Step 3) constructing a semantic segmentation network: and constructing the whole structure of the semantic segmentation network by the category prototype generation module and the edge optimization module constructed in the step 1) and the step 2) and the backbone network. The backbone network is divided into two parts, namely encoding and decoding; for the encoder, the original image is extracted to

Characteristic diagram size of the primitive size, C ₁ A feature map of the dimension; the decoder part decodes the feature map generated by the encoder into the input original size, C ₂ A feature map of the dimension. And taking the up-sampled characteristic of each time of the decoder as the input of an edge optimization module to obtain edge prediction graphs under different resolutions, and supervising by using the edge ternary loss.

Step 4), semantic segmentation network training reasoning process: c of final output of decoder ₂ And calculating the dimension vector and the category prototype generated by the category prototype generating module to obtain a final segmentation result. During training, the class prototype generation module randomly selects M class prototype mean values and final output characteristics of the decoder to perform pixel-by-pixel cosine similarity measurement, and a class with highest cosine similarity is a prediction class of the pixel. When reasoning, the edge optimization module does not participate in calculation, the decoder features are compared with all class prototypes in similarity pixel by pixel, and each class selects M score calculation means with the highest similarity score as the prediction score of the pixel belonging to the class. Prediction of each pixel over all classesThe highest-score class is used as the final prediction class, and the prediction results of all the pixel points form a segmentation result graph.

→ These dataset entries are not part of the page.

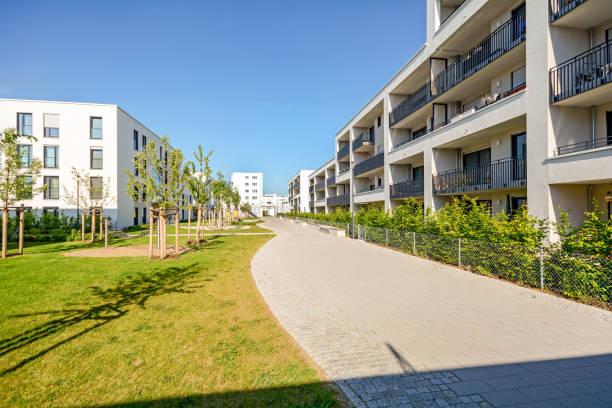 Neue moderne Mehrfamilienhäuser in einer Wohnanlage in der Stadt – Foto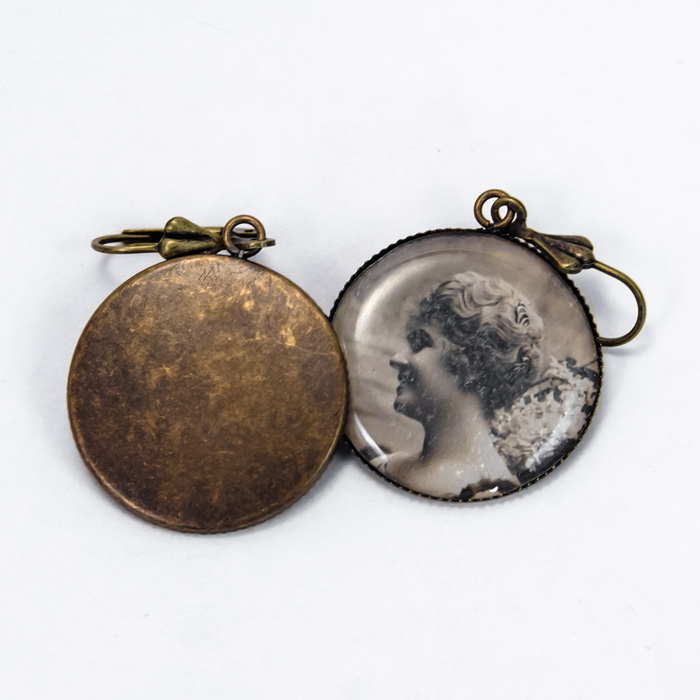 Postcard studs earrings Couple woman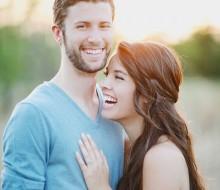 couple-1198290_960_720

The invention has the beneficial effects that:

the invention discloses a lightweight semantic segmentation method for high-precision visual perception of a complex scene, which is used for constructing a semantic segmentation network based on a category prototype generation module and an edge optimization module. The former enhances the distinguishing capability of the network to the object of the interested category, and reduces the phenomenon of partial region erroneous segmentation; the latter strengthens the capability of the backbone network to detect the edges of objects, and constructs a semantic and edge joint feature space. The time complexity of the class prototype prediction mask is the same as that of the traditional one-hot vector generation, the edge optimization module does not participate in calculation during prediction, and the class prototype prediction mask and the edge optimization module are suitable for being directly added into a lightweight semantic segmentation frame, so that the class prototype prediction mask is suitable for being deployed on an unmanned application platform, the speed and the precision of a segmentation task are well balanced, and a new solution is provided for a high-precision stereoscopic vision perception scene of a complex scene.

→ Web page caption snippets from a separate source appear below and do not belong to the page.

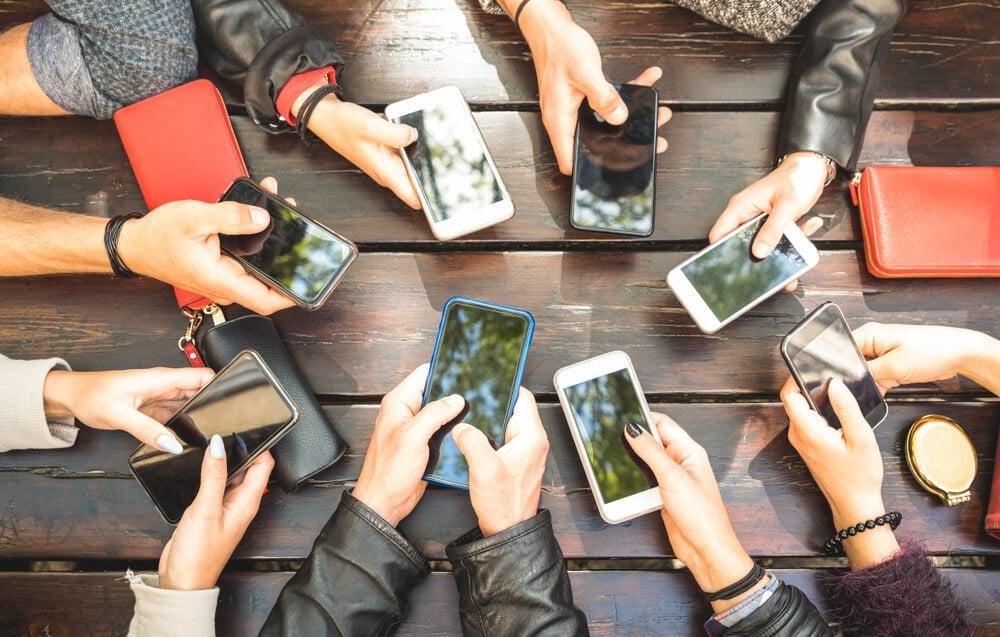 grupo com smartphones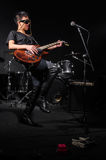 Jonge vrouw het spelen gitaar tijdens Stock Foto's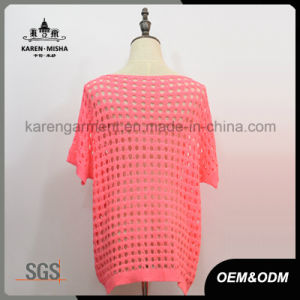Pink Short Sleeve Sequined Applique Sweater with Hi-Lo Hem pictures & photos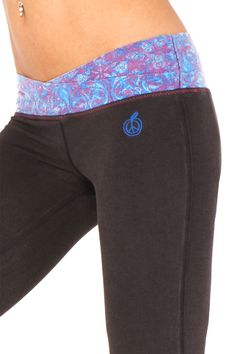 33 Flow Fitted Yoga Flare Pant With Vintage Wash Black w/ Indigo ...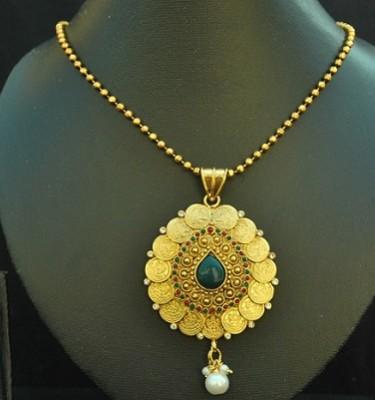Imitation beautiful coin pendant set with emerald-1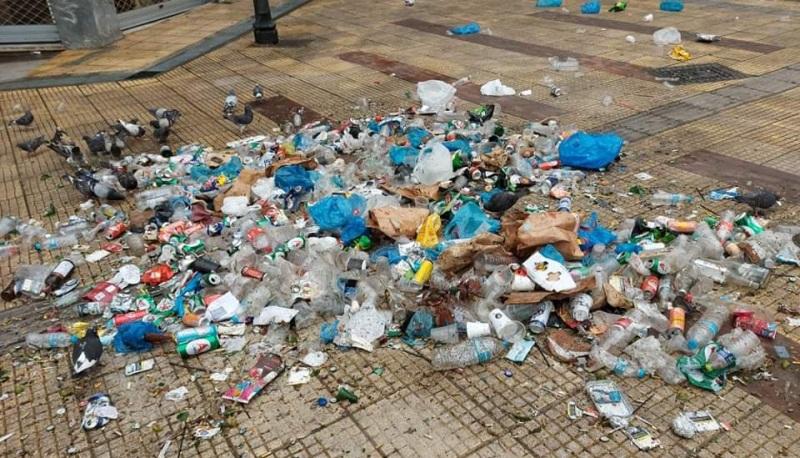 Κορωνοπάρτι Κυψέλη: 50 σακούλες σκουπίδια μάζεψε ο δήμος Αθηναίων - Το πριν και το μετά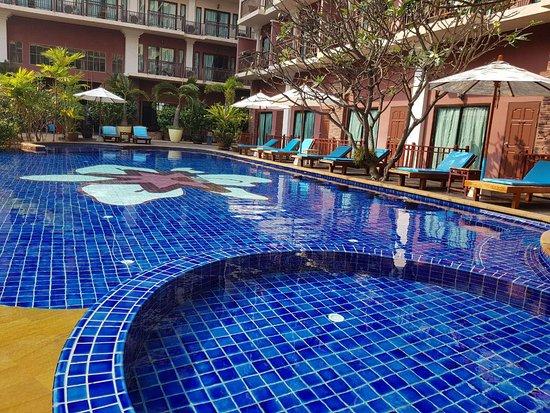 Mike Beach Hotel Pattaya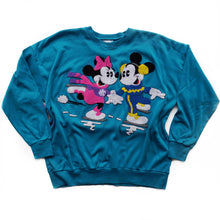 VINTAGE MICKEY & MINNIE ICE SKATING CREWNECK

According to the network structure provided by the invention, the ultra-lightweight semantic segmentation network is used as a base line, the CLIP text encoder is used as a class prototype generator, and a plurality of class characterizations are generated as class centers to guide network learning, so that the segmentation performance of the network among similar classes is improved. Meanwhile, as the segmentation effect of the network is poor at the edge, in order to improve the segmentation accuracy at the edge of the object, an edge optimization module is added at the network decoder side, and a ternary loss function for edge extraction is provided. The network of the invention effectively improves generalization performance and improves segmentation effect at class edges.

Drawings

Fig. 1 is a network configuration diagram of the present invention.

FIG. 2 shows the results of the present invention on a common dataset, with the first column being the original image, the second column being the true label, the third column being the base network effect, and the fourth column being the partitioning effect of the present invention.

Detailed Description

The following describes the embodiments of the present invention further with reference to the drawings and technical schemes.

This embodiment is implemented on a TeslaV100GPU, intel Xeon CPU E5-2680 v4 using the CUDA11.4 backend. The semantic segmentation framework provided by the invention is realized on PyTorch. The image resolution in both training and reasoning was 1024 x 512, using Adam optimizer, the initial learning rate was set to 5e ^-4 . The batch size was 16. Zero mean normalization, random inversion, random scaling (between 0.8 and 1.5) and clipping were used to increase the data. The cityscapes dataset (M.Cordts, M.Omran, S.Ramos, T.Rehfeld, M.Enzweiler, R.Benenson, U.Franke, S.Roth and b.schiele, "The Cityscapes Dataset for SemanticUrban Scene Understanding," in 2016IEEE Conference on ComputerVision and Pattern Recognition,CVPR 2016,Las Vegas,NV,USA,June 27-30,2016,2016.) was used as training data for the network. cityscapes is an image containing 5000 dense labels and 20000 coarse labels, covering semantic and instance segmentation, resolution 2048 x 1024.

As shown in fig. 1, the method of the present invention comprises the following specific steps:

1) And (3) constructing a category prototype generating module: the structure was a text input transducer (raffil, c., shazer, n., roberts, a., lee, k., narag, s., matena, m., zhou, y., li, w., and Liu, p.j.representation the limits of transfer learning with a unified text-to-text transducer.arxiv preprint arXiv:1910.10683,2019.) using a model with a width of 63M parameters of 12 layers 512 with 8 segments. For one input text, the module outputs 768-dimensional text representations. After the transformation structure, the text characterization is reduced to 64 dimensions by using a three-layer fully connected network, and a category prototype is generated. In the present invention, a text prompt is generated for the predictive category. For example, the category "car", the text prompt "picture of a car", "blurred picture of a car", "clear picture of a car", etc. is generated. The generated text prompts are input into a category prototype generation module, and 10 category prototypes of each category are constructed, wherein the category prototypes have inter-category differences and intra-category variances.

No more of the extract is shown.